» Text segment
--- Start ---

A subset of 911 calls reporting homicides are available on the Internet because they are high-profile crimes. The calls can be corroborated for ground truth by examining the associated court outcomes. Establishing ground truth is one of the most difficult aspects of research into deception detection [13]. Because initial homicide reports, subsequent investigations, legal proceedings, and judgments are covered widely by news media, it is possible to substantiate ground truth to a high degree of certainty for these types of 911 calls. Although 911 homicide calls represent an extremely small fraction of total 911 calls, they can serve as a proxy for calls made reporting other high-profile crimes such as arson, bomb threats, and sexual assault.

Data mining techniques, including text mining, linguistic feature mining, and classification by text features, can be used to analyze the “caller side” of the transcripts of these calls. Text mining involves looking for hidden patterns or cues in texts, while linguistic feature mining refers to dissecting texts with respect to specific linguistic categories, such as words associated with positive affect. Text mining is a multidisciplinary research area that combines approaches used in the fields of computer science, linguistics, mathematics, communication, and psychology. It focuses on using computing power to process unstructured human language in spoken or written form [5]; furthermore, text mining has been used to process text data to discover linguistic cues or features in order to classify documents, including fraudulent versus non-fraudulent financial statements [14],[15] or deceptive versus truthful statements in instant messages, email exchanges, or person-of-interest statements [6]–[10],[16].

In this study, we applied linguistic feature mining to evenly matched (i.e., deceptive matched with truthful) transcripts of 911 homicide calls via Linguistic Inquiry and Word Count (LIWC). LIWC 2007, a general-purpose psychosocial linguistic dictionary comprising 4,500 words and word stems, has been used by researchers to quantify linguistic cues for deception [16]–[19].

This paper contributes to research streams in security informatics, deception detection, and crime analysis in the following ways:
  1. 1)

--- End ---

» To be done
[1] Determine whether each statement below agrees with the passage on deception in 911 homicide calls, answering yes or no and quoting the deciding words of the passage: (a) LIWC 2007 contains 4,500 words and word stems; (b) 911 homicide calls make up a large share of all 911 calls; (c) the data mining techniques described are applied to the dispatcher side of the call transcripts.
[2] Write the next portion of the passage on deception in 911 homicide calls, beginning with the list of contributions that its final sentence introduces.

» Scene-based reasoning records

--- Start ---

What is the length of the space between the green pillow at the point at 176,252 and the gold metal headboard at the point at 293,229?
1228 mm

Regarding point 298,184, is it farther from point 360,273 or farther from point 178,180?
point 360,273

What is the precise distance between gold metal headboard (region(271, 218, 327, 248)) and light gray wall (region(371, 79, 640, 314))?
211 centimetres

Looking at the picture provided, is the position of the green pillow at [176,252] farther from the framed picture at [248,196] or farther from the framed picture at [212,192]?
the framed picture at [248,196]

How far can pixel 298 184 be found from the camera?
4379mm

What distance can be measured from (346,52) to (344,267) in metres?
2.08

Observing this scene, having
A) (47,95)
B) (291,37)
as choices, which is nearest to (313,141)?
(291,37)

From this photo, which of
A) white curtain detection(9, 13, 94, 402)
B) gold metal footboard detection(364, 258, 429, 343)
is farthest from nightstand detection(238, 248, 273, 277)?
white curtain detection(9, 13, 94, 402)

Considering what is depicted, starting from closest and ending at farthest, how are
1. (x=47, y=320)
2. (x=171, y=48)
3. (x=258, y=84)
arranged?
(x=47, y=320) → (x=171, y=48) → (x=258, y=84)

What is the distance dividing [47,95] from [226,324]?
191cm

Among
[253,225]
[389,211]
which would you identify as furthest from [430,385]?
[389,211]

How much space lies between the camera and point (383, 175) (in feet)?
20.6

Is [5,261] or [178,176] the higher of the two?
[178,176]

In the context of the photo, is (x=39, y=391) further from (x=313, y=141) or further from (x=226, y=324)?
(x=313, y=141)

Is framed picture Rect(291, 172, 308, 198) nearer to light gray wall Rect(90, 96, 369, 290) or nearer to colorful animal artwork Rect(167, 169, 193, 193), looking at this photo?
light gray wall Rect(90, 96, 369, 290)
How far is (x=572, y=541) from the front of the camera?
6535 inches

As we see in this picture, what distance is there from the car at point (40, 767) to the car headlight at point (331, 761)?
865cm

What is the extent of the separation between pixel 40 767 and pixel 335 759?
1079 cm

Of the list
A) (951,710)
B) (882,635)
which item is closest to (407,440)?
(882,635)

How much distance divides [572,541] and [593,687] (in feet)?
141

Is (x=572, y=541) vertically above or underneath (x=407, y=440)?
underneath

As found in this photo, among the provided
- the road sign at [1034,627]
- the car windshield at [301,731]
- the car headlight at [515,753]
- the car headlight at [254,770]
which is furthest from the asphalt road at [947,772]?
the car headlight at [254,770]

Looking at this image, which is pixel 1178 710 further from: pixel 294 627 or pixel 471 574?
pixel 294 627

--- End ---

» Replies
[1]
(a) Yes: "a general-purpose psychosocial linguistic dictionary comprising 4,500 words and word stems"
(b) No: "911 homicide calls represent an extremely small fraction of total 911 calls"
(c) No: "can be used to analyze the “caller side” of the transcripts of these calls"

[2]
    Using a truthful/deceptive matched convenience data set of fifty 911 calls, we identify linguistic cues based on deception theories that may be used to discriminate between deceptive and truthful 911 calls;

     
  2. 2)

    We extract useful information from unstructured text comprised of transcribed 911 calls to demonstrate that the largely unexploited data of 911 calls can be analyzed for further investigative work; and

     
  3. 3)

    The classification results achieve up to 84% accuracy.

     

The remainder of this paper proceeds as follows: we first review deception theories and previous research involving automated or manual deception detection; we then examine advantages and disadvantages of using 911 calls as a data source and discuss linguistic cues of deceptive and truthful 911 callers as we develop our research question and hypotheses; next we describe our methodology, and finally we present and discuss the results, research contributions, limitations of the study, and future research directions.

Literature review

Deception is defined as purposefully concealing the truth, either by omission or commission. In the present study, our general hypothesis is that 911 callers who deceive exhibit systematic differences in the words they use compared to 911 callers who are telling the truth. Possible underlying causes for the differences in deceptive speech are described by deception theories, including four factor theory [20], interpersonal deception theory (IDT) [21], information manipulation theory [22], and reality monitoring [23]. Deception detection researchers rely on theory to identify strategically employed clues that can discriminate between those who deceive and those who do not. In this study, we rely on four factor theory and IDT because they best fit the interpersonal context of a 911 call.

Four factor theory [20] delineates four processes or factors that underlie deceivers’ behaviors. Control, the first process, describes how deceivers control or suppress their behavior to try to conceal their deception. For example, in 911 calls, deceivers will manage the linguistic and paralinguistic features of their interaction with the dispatcher in order to appear as truthful as possible and not to induce suspicion. The second factor, arousal, refers to various autonomic arousal responses of the deceiver’s central nervous system that coincide with the deceptive behavior or story. Felt emotion, the third factor, encompasses various emotions that deceivers experience, specifically guilt, anxiety, and/or satisfaction in pulling the wool over others’ eyes (i.e. “duping delight”). For instance, because of the negative feelings associated with guilt, deceivers try to disassociate themselves from their crime by referring to others rather than to the self through a greater use of through the use third-person pronouns. Anxiety may also impair the quality of the control that deceivers use to conceal their deception. Finally, due to the fourth factor, cognitive processing, deceivers have an increased cognitive load as they fabricate and maintain lies. This factor ties into a proposition of IDT, specifically that high cognitive load may be detrimental to a liar’s performance and increase the chances of detection. Because of this, deceivers in 911 calls may shorten their responses and use a smaller set of words.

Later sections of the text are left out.